Exercise passage –
The company had always been authoritarian and uncaring of its employees they were ‘equivalent to cows and horses’ said the firm’s founder. Chisso took the same view about the surrounding environment and was known to have dumped masses of waste sludge into the bay. Local fishermen had long complained.
Soon after the first illness report, it was discovered that 17 people in the area had died. A medical research team at nearby Kumamoto University was alerted, but two years later no definitive cause had been found. One difficulty was a local taboo on speaking ill of Chisso, the major employer. Although mercury was a suspect, the firm kept its use a secret, while attacking the research.
Finally in 1959, the team published an interim report blaming mercury, but by then local fishermen were out of business as more people became ill and seafood was suspected. That November, as Chisso resisted compensation payments, the fishermen rioted, broke in, and destroyed equipment. The Tokyo media awoke to the dire events in faraway Kyushu.
But as the years passed, Chisso continued to obstruct and resist, only abandoning the mercury compound in 1968. The local government also prevaricated, and government ministries in Tokyo did not help in fact they hindered: terminating the university research grant, for instance. It was even suggested the disease had run its course.

Work instructions –
**a.** Reproduce verbatim the portion of the passage on Chisso that begins with the words containing "But as the years" and ends with "run its course.".
**b.** Render into Spanish the following sentence from the passage on Chisso: "The Tokyo media awoke to the dire events in faraway Kyushu."
**c.** Extend the passage on Chisso and mercury poisoning, picking up after its final sentence.
The items that follow were taken from a separate source and are unrelated to the passage on Chisso.

Stored data
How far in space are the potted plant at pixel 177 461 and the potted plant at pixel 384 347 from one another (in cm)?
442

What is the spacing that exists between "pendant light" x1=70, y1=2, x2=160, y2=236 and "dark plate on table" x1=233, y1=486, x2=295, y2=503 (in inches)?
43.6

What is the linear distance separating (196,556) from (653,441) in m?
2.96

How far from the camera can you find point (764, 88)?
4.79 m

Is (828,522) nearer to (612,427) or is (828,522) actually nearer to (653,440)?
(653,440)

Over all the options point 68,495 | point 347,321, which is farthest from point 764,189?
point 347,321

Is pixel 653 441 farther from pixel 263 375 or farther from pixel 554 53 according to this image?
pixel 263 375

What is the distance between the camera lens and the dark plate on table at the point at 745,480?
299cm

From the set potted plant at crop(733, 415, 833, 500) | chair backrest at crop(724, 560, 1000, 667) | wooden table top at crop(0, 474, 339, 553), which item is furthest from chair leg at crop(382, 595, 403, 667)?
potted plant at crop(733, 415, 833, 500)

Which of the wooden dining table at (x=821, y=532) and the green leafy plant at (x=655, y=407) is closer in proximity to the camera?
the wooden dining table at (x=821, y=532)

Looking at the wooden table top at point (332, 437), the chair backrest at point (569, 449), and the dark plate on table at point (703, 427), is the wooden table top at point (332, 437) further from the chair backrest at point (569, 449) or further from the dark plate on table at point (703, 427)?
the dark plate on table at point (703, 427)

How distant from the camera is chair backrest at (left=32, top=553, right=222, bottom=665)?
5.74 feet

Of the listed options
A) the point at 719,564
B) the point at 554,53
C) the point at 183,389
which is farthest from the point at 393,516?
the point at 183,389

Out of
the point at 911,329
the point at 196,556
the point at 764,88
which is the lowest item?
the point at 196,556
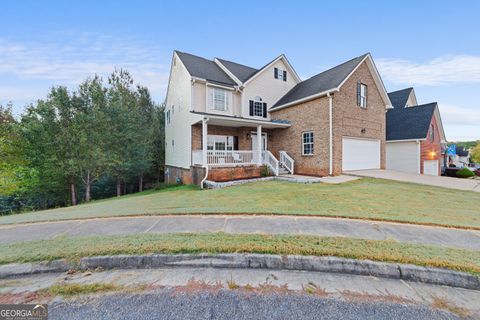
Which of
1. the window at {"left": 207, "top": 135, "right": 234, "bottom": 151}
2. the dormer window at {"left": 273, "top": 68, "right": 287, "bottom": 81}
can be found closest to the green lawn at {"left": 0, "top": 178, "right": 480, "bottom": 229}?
the window at {"left": 207, "top": 135, "right": 234, "bottom": 151}

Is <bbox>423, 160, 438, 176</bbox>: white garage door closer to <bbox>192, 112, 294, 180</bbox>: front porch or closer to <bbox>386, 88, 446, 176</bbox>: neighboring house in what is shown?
<bbox>386, 88, 446, 176</bbox>: neighboring house

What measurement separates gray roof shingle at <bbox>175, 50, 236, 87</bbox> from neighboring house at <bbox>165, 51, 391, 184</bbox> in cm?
9

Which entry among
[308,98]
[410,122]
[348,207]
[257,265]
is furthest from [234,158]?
[410,122]

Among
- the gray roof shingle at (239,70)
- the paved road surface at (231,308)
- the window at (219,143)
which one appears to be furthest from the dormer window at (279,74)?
the paved road surface at (231,308)

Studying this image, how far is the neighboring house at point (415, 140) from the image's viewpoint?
16.2m

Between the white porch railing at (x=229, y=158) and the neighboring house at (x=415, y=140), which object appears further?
the neighboring house at (x=415, y=140)

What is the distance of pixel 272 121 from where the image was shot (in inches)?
556

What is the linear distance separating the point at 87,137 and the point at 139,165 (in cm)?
457

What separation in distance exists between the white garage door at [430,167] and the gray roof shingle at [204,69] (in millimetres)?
17690

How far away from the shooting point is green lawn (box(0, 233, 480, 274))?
2.94 meters

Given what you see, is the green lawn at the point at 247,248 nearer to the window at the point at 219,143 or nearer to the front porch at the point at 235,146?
the front porch at the point at 235,146

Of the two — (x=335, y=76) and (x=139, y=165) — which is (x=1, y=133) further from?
(x=335, y=76)

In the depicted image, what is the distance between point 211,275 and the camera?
106 inches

Expected results –
**a.**
But as the years passed, Chisso continued to obstruct and resist, only abandoning the mercury compound in 1968. The local government also prevaricated, and government ministries in Tokyo did not help in fact they hindered: terminating the university research grant, for instance. It was even suggested the disease had run its course.

**b.** Los medios de Tokio despertaron ante los graves acontecimientos en la lejana Kyushu.

**c.**
Minamata disease was not a passing affliction, however. People continued to fall ill and die. In 1965 a second smaller outbreak erupted in northern Niigata prefecture, caused by another chemical firm.
The Ministry of Health finally officially recognised the disease and its cause in 1968. Yet still despite court cases, protest demonstrations, and political action such as a ‘camp out’ at Chisso’s Tokyo headquarters obtaining redress was slow. Not until 1977 were government-accepted criteria established to define a sufferer, but these remain controversial even today.
In 1988 the Supreme Court overturned the appeal against a 1979 guilty verdict on Chisso executives for corporate malfeasance, but they were not sentenced to prison. The company claims to have paid out $US1.3 billion over the years, but new lawsuits against the criteria system still proliferate. Only in 2004 did the Supreme Court finally uphold a case brought by 45 plaintiffs.
After 50 years, is Minamata disease a tragedy that should still grip us? It continues to grip the people of the town.
Consider the harrowed life of 74-year-old Sumiko Kaneko, still grieving for her husband who died when she was only 25, and for her younger boy, who did not survive beyond 29 days after birth. She continues daily care for her elder son Yuji, now 50, who has been in a wheelchair for the last nine years. She also suffers from the disease herself.
Not only has she and the rest of her family suffered illness and death, but they have also endured the ostracism and prejudice of others. Minamata disease, caused by the negligence and inhumanity of one company, manifested itself in the inhumanity of ordinary people, who shunned victims as bearers of a possibly contagious affliction.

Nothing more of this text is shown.